Task directions: All entries are to be quoted exactly; the images stay out of the copy.

Records from a spatial question set
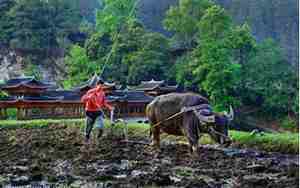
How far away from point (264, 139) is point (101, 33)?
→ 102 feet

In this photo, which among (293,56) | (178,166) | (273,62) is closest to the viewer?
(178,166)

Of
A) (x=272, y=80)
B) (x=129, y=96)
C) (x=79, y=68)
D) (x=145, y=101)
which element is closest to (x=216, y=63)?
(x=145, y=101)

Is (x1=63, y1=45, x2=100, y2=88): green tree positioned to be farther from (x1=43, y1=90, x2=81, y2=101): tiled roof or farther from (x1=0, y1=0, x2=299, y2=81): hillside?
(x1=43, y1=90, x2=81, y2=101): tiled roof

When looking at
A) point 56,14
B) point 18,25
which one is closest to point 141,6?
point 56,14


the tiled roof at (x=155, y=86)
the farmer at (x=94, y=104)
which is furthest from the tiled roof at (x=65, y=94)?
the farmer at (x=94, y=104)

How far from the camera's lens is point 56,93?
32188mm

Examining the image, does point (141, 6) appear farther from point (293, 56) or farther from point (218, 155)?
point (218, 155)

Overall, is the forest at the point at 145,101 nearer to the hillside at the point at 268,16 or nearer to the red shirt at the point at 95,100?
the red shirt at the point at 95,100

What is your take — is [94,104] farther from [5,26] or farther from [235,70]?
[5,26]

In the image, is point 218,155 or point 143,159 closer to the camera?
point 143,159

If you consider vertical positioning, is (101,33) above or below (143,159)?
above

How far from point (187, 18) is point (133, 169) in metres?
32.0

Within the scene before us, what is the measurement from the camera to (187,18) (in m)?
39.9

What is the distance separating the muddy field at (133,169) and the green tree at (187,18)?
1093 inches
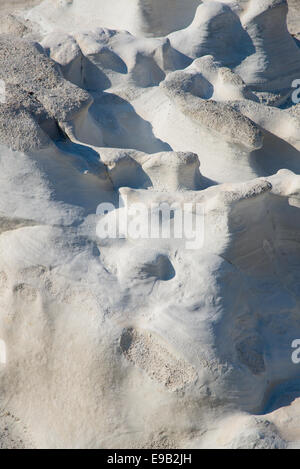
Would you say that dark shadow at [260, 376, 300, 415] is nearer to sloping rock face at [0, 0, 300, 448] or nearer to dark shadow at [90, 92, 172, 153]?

Result for this task:
How far away from point (264, 139) is point (101, 33)?
→ 102 feet

In this photo, which among (293,56) | (178,166) | (273,62) is closest to the viewer?
(178,166)

Of
A) (x=272, y=80)
B) (x=129, y=96)
C) (x=79, y=68)
D) (x=145, y=101)
which element is closest to (x=216, y=63)?
(x=145, y=101)

Is (x1=63, y1=45, x2=100, y2=88): green tree positioned to be farther from (x1=43, y1=90, x2=81, y2=101): tiled roof or farther from (x1=0, y1=0, x2=299, y2=81): hillside?
(x1=43, y1=90, x2=81, y2=101): tiled roof

When looking at
A) point 56,14
B) point 18,25
which one is closest to point 141,6?
point 56,14


the tiled roof at (x=155, y=86)
the farmer at (x=94, y=104)
which is furthest from the tiled roof at (x=65, y=94)?
the farmer at (x=94, y=104)

How far from the camera's lens is point 56,93?
32188mm

Examining the image, does point (141, 6) appear farther from point (293, 56) or farther from point (218, 155)?
point (218, 155)

Overall, is the forest at the point at 145,101 nearer to the hillside at the point at 268,16 or nearer to the red shirt at the point at 95,100?
the red shirt at the point at 95,100

What is your take — is [94,104] farther from [5,26] or farther from [235,70]?
[5,26]

In the image, is point 218,155 or point 143,159 closer to the camera?
point 143,159

If you consider vertical positioning, is (101,33) above or below (143,159)?
above

How far from point (187, 18) is point (133, 169) in metres?
32.0

Within the scene before us, what is the measurement from the camera to (187,18) (in m)?
39.9

What is the distance separating the muddy field at (133,169) and the green tree at (187,18)?
1093 inches
Would you say that dark shadow at [260, 376, 300, 415] is nearer to sloping rock face at [0, 0, 300, 448] or nearer to dark shadow at [90, 92, 172, 153]?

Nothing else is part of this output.